WhatsApp, the Facebook-owned popular messaging app with more than 2 billion users, has been getting a lot of backlash and losing users in recent weeks after announcing and then delaying changes to how it uses your data.
Looks like WhatsApp is not done with tweaking privacy and security. Now, it’s adding a new biometric feature to the service to bring in a new authentication step for those using its web and desktop versions.
Biometrics
The company said that it will let people add in a fingerprint, face, or iris scan to use WhatsApp on desktop or web by linking it to your mobile app, to be used alongside the existing QR code authentication.
The feature is coming on the heels of what WhatsApp is describing as a “visual refresh” of the WhatsApp web page on the Android and iOS apps for linking and managing devices connected to your account. The company hints there will be more updates coming soon.
With the new feature, you will now be able to add in a biometric login, which uses either a fingerprint, face ID, or iris ID depending on the device on Android or iPhone handsets, to add in a second layer of authentication. It works only if you’ve enabled biometric authentications on your device: it doesn’t if you have not.
When implemented, it will appear for users before a desktop or web version can be linked up with a mobile app account, which today relies just on using a QR code. The QR code will not be eliminated, this is a second step users will need to take, similar to how you can choose to implement two steps of authentication on a handset to use the WhatsApp mobile app now.
WhatsApp says that on iPhone, it will work with all devices operating iOS 14 and above with Touch ID or Face ID, while on Android, it will work on any device compatible with Biometric Authentication (Face Unlock, Fingerprint Unlock or Iris Unlock).
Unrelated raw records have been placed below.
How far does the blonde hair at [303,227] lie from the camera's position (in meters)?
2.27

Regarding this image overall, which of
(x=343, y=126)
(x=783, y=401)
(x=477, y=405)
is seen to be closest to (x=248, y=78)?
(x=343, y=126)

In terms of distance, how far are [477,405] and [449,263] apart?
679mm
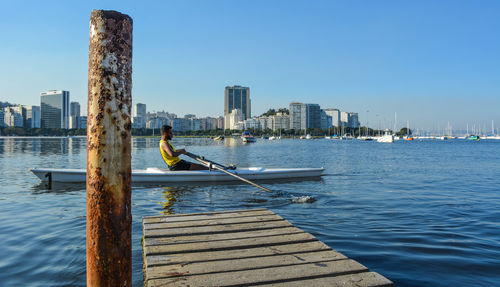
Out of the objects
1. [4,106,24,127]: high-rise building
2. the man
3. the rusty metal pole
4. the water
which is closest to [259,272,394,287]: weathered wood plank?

The service is another step forward in WhatsApp creating more feature parity between its flagship mobile apps and how you interact with the service when you use it elsewhere. While WhatsApp started as a mobile messaging app, it has over the years been building out other ways of using it, for example adding desktop support in 2015 to the iOS version.
Mobile still accounts for the majority of WhatsApp’s users, but events like global health pandemics, which are keeping more of us inside, are likely leading to a surge of users of its Web and native desktop apps, and so it makes sense for it to be adding more functionality there.
Data privacy
WhatsApp is pretty clear in outlining that it’s not able to access the biometric information that you will be storing in your device, and that it is using the same standard biometric authentication that other secure apps, like banking apps, use.